Polícia investiga morte de criança em Campo Grande com suspeitas de violência familiar

A Polícia Civil de Mato Grosso do Sul está investigando a morte de Kalebe Josué da Silva, uma criança de 1 ano e 8 meses, ocorrida na Vila Santa Luzia, em Campo Grande. O padrasto e a mãe da criança são os principais suspeitos, um cenário que remete ao caso de Sophia de Jesus Ocampo, que chocou a cidade há mais de três anos e resultou na condenação dos responsáveis a penas somadas de 52 anos.
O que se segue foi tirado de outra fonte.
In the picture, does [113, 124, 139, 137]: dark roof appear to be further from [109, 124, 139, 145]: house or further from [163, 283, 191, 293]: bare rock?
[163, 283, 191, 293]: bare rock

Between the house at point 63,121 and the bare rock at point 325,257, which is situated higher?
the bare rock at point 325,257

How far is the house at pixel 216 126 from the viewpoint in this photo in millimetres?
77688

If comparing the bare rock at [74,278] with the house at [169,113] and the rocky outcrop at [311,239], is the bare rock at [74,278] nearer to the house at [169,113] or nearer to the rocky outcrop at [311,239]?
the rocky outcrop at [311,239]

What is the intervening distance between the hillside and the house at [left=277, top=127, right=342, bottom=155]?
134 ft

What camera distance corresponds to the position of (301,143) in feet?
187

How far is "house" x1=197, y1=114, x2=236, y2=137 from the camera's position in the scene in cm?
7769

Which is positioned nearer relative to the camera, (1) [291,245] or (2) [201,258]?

Na manhã de terça-feira, a Delegacia Especializada de Proteção à Criança e ao Adolescente (DEPCA) foi acionada após uma motorista de aplicativo, Sirlei Aparecida Costa Viegas, de 60 anos, informar que uma mãe estava desesperada, afirmando que seu filho estava morto em sua residência. Taynara Fernanda da Silva Campos, de 31 anos, relatou à motorista que seu marido havia ligado informando que Kalebe não conseguia respirar, o que gerou a urgência na busca por socorro.

Ao chegarem ao local, os policiais encontraram Mikael Alexandre Souza de Campos, de 21 anos, segurando a criança pelos braços. Os agentes iniciaram manobras de reanimação cardiopulmonar até a chegada do Serviço de Atendimento Móvel de Urgência (Samu). Após os paramédicos assumirem a massagem cardíaca, Kalebe foi reanimado e imediatamente encaminhado para a Santa Casa de Campo Grande para tratamento médico.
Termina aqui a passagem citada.